(a) What linear speed must an Earth satellite have to be in a circular orbit at an altitude of $\mathbf{\text{160km}}$above Earth’s surface?

(b) What is the period of revolution?

Altitude is $160\text{km}\left(\frac{{10}^3\text{\hspace{0.17em}m}}{1\text{\hspace{0.17em}km}}\right)=1.60\times {10}^5\text{\hspace{0.17em}m}$.

Newton's second law says that when a constant force acts on a massive body, it causes it to accelerate, i.e., to change its velocity, at a constant rate.
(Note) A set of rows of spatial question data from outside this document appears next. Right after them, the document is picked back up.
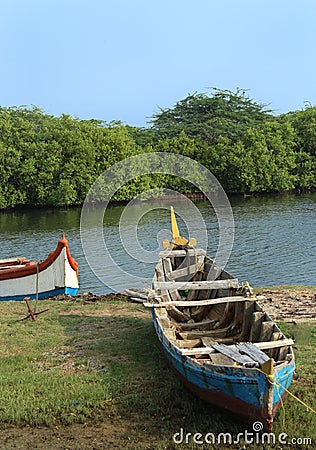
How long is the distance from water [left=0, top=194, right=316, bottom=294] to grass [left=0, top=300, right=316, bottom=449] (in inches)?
319

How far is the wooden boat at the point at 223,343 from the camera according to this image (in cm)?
604

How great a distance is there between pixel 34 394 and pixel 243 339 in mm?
3177

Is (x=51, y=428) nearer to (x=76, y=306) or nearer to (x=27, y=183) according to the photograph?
(x=76, y=306)

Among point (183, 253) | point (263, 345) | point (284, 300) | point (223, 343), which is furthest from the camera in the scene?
point (284, 300)

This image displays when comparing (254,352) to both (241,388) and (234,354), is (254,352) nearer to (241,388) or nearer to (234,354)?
(234,354)

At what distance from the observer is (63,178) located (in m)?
52.4

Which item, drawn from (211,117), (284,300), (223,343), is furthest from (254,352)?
(211,117)

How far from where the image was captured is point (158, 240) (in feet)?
95.3

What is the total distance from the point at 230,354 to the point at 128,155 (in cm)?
5023

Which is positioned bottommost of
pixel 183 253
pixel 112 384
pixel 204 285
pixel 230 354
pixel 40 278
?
pixel 112 384

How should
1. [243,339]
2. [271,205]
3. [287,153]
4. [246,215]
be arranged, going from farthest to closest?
1. [287,153]
2. [271,205]
3. [246,215]
4. [243,339]

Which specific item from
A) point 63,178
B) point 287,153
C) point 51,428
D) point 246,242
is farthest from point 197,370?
point 287,153

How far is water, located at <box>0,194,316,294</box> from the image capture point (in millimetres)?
20219

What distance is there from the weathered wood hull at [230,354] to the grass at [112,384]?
1.27 feet
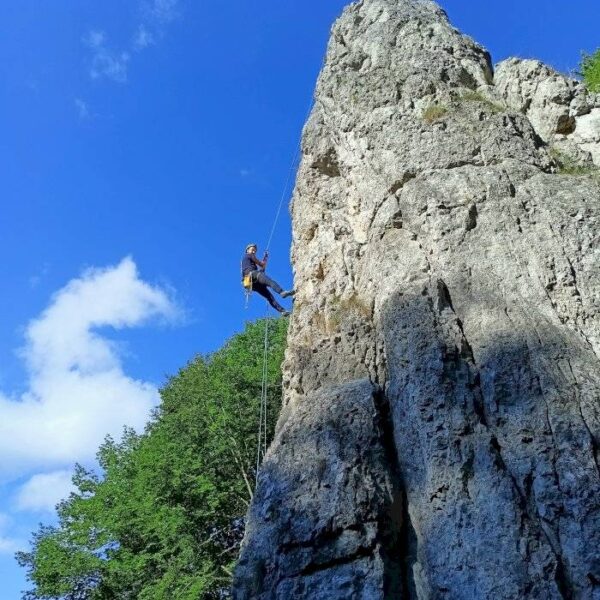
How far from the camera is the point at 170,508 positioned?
19953 mm

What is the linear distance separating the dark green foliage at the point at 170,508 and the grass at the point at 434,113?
14.4 meters

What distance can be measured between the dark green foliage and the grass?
14356 millimetres

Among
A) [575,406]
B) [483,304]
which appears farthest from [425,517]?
[483,304]

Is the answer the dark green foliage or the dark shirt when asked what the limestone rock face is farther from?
the dark green foliage

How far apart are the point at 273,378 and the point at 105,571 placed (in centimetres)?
922

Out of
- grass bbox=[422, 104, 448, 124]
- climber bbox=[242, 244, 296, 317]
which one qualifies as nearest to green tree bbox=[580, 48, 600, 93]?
grass bbox=[422, 104, 448, 124]

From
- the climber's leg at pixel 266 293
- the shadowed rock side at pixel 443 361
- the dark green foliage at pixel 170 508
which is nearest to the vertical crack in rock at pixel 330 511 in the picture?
the shadowed rock side at pixel 443 361

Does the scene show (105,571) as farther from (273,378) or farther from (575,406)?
(575,406)

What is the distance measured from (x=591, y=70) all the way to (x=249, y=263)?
13.8 metres

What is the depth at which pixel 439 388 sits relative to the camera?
295 inches

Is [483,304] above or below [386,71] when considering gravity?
below

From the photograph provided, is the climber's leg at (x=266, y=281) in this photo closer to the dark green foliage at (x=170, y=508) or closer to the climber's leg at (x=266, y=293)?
the climber's leg at (x=266, y=293)

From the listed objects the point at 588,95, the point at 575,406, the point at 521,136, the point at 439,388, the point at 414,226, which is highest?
the point at 588,95

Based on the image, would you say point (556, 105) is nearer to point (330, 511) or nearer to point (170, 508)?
point (330, 511)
In the simplest case, a force applied to an object at rest causes it to accelerate in the direction of the force.

The formulae are as follows:

$\mathrm{R}=\sqrt{\frac{\mathrm{GM}}{\mathrm{r}}}$

Here,$\text{R}$ is the radius of the planet and$\text{M}$ is the mass of the planet.

If r is the radius of the orbit, then the magnitude of the gravitational force acting on the satellite is given by,

$\frac{\text{GMm}}{{\text{r}}^{\text{2}}}$,

Here M is the mass of Earth and m is the mass of the satellite.

The magnitude of the acceleration of the satellite is given by,

$\frac{{\text{v}}^{\text{2}}}{\text{r}}$,

Here $\text{v}$is its speed.

Newton's second law yields,

$\frac{\text{GMm}}{{\text{r}}^{\text{2}}}=\frac{{\text{mv}}^{\text{2}}}{\text{r}}$

Since the radius of Earth is $6.37\times {10}^6\text{\hspace{0.17em}m}$, therefore the orbit radius will be,

$\begin{array}{c}\mathrm{r}=\text{(6.37}\times {\text{10}}^{\text{6}}\text{\hspace{0.17em}m}+\text{1.60}\times {\text{10}}^5\text{\hspace{0.17em}m)}\\ =\text{6.53}\times {\text{10}}^{\text{6}}\text{\hspace{0.17em}m}\end{array}$

The solution for$\text{v}$ is

$\begin{array}{c}\mathrm{v}=\sqrt{\frac{\mathrm{GM}}{\mathrm{r}}}\\ =\sqrt{\frac{\text{(}6.67\times {10}^{-11}\text{N}\cdot {\text{m}}^{\text{2}}{\text{/kg}}^{\text{2}}\text{)(}5.98\times {10}^{24}\text{\hspace{0.17em}kg)}}{6.53\times {10}^6\text{m}}}\\ =7.81\times {10}^3\text{m/s}\end{array}$

Therefore, the linear speed is$7.81\times {10}^3\text{m/s}$

Since the circumference of the circular orbit is $\text{2πr}$, the period is,

$\begin{array}{c}\mathrm{T}=\frac{2\text{π}\mathrm{r}}{\mathrm{v}}\\ =\frac{2\text{π}(6.53\times {10}^6\text{m})}{7.82\times {10}^3\text{m/s}}\\ =5.25\times {10}^3\text{s}\left(\frac{1\min }{60\mathrm{s}}\right)\\ =87.5\min \end{array}$

Therefore, the period of revolution is $87.5\min$.